> **EXERCISE OBJECTIVE**
Can you retype the whole samurai history text below, word for word?

> **DOCUMENT EXCERPT**
§ §

Japanese Arms and Armour
The Samurai - ‘those who serve’History of the Samurai - ‘those who serve’
From the 9th century AD, landowners with links to the Japanese Emperor rose to promnence and attracted armed supporters or ‘retainers’ who became the buke (the upper classes). From this social elite were drawn the samurai, a noble caste that included women, children and non-combatant men as well as warrior males.
Over the next two centuries, two clans – Taira and Minamoto – clamoured for power, a struggle that culminated in the Genpei Wars. Taira and Minamoto samurai warriors wore red and white, the families’ respective colours, and carried fans displaying a rising-sun symbol. These became Japan’s national colours and emblem. They can be seen today on the country’s flag, which represents a red sun disc on a white background. Victory for Minamoto no Yoritomo in 1185 led to him becoming the first shogun with nationwide authority. The feudal shogunate system supported the samurai as a martial aristocracy and the vehicle through which military power was exercised. The Emperor’s role was retained but he was reduced to a mere symbolic figure for nearly 700 years.
Samurai favoured rigorous Zen Buddhism and followed bushido (‘the way of the warrior’). This training included archery, horsemanship and swordsmanship. It also taught adherence to a strict moral code emphasising frugality, self-control, cour- age and loyalty until death. This often resulted in a samurai committing seppuku (ritual suicide by disembowelment) upon the death of his lord. During the medieval period many of the greatest samurai heroes appear. Minamoto no Yoshitsune (1159–89) and Kusunoki Masashige (1294–1336) both died heroes’ deaths and are still regarded in Japan as epitomes of the samurai ideal.

§ §

Stored data

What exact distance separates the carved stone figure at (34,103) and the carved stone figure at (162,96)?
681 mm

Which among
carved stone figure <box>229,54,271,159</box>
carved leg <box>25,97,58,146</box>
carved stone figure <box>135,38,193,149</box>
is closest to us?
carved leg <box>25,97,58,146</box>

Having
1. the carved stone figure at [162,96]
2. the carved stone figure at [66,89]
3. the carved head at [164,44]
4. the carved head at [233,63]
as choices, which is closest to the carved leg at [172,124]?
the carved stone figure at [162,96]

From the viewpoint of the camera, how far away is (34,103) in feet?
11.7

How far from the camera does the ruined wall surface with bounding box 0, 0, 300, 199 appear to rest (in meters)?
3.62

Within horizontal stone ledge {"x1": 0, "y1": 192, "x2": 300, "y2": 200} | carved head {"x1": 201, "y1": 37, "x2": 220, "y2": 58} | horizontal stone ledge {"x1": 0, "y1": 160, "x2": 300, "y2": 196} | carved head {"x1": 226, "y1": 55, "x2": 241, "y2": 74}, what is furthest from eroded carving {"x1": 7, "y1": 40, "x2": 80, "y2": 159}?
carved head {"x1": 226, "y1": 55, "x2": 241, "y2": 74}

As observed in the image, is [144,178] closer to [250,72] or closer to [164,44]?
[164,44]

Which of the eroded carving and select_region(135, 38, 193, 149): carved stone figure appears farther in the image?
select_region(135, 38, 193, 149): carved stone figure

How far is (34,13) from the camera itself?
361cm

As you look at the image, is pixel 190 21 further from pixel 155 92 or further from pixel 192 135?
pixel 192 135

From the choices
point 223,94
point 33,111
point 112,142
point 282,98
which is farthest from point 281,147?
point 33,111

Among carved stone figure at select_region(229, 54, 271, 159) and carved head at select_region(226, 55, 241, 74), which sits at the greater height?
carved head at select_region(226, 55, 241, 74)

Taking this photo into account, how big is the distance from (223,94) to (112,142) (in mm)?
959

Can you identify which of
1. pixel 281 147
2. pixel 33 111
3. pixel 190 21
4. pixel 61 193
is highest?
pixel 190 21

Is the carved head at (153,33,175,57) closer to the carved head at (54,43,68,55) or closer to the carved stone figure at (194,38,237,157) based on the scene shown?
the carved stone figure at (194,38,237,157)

§ §

> **RESULT FOR THIS TASK**
Japanese Arms and Armour
The Samurai - ‘those who serve’History of the Samurai - ‘those who serve’
From the 9th century AD, landowners with links to the Japanese Emperor rose to promnence and attracted armed supporters or ‘retainers’ who became the buke (the upper classes). From this social elite were drawn the samurai, a noble caste that included women, children and non-combatant men as well as warrior males.
Over the next two centuries, two clans – Taira and Minamoto – clamoured for power, a struggle that culminated in the Genpei Wars. Taira and Minamoto samurai warriors wore red and white, the families’ respective colours, and carried fans displaying a rising-sun symbol. These became Japan’s national colours and emblem. They can be seen today on the country’s flag, which represents a red sun disc on a white background. Victory for Minamoto no Yoritomo in 1185 led to him becoming the first shogun with nationwide authority. The feudal shogunate system supported the samurai as a martial aristocracy and the vehicle through which military power was exercised. The Emperor’s role was retained but he was reduced to a mere symbolic figure for nearly 700 years.
Samurai favoured rigorous Zen Buddhism and followed bushido (‘the way of the warrior’). This training included archery, horsemanship and swordsmanship. It also taught adherence to a strict moral code emphasising frugality, self-control, cour- age and loyalty until death. This often resulted in a samurai committing seppuku (ritual suicide by disembowelment) upon the death of his lord. During the medieval period many of the greatest samurai heroes appear. Minamoto no Yoshitsune (1159–89) and Kusunoki Masashige (1294–1336) both died heroes’ deaths and are still regarded in Japan as epitomes of the samurai ideal.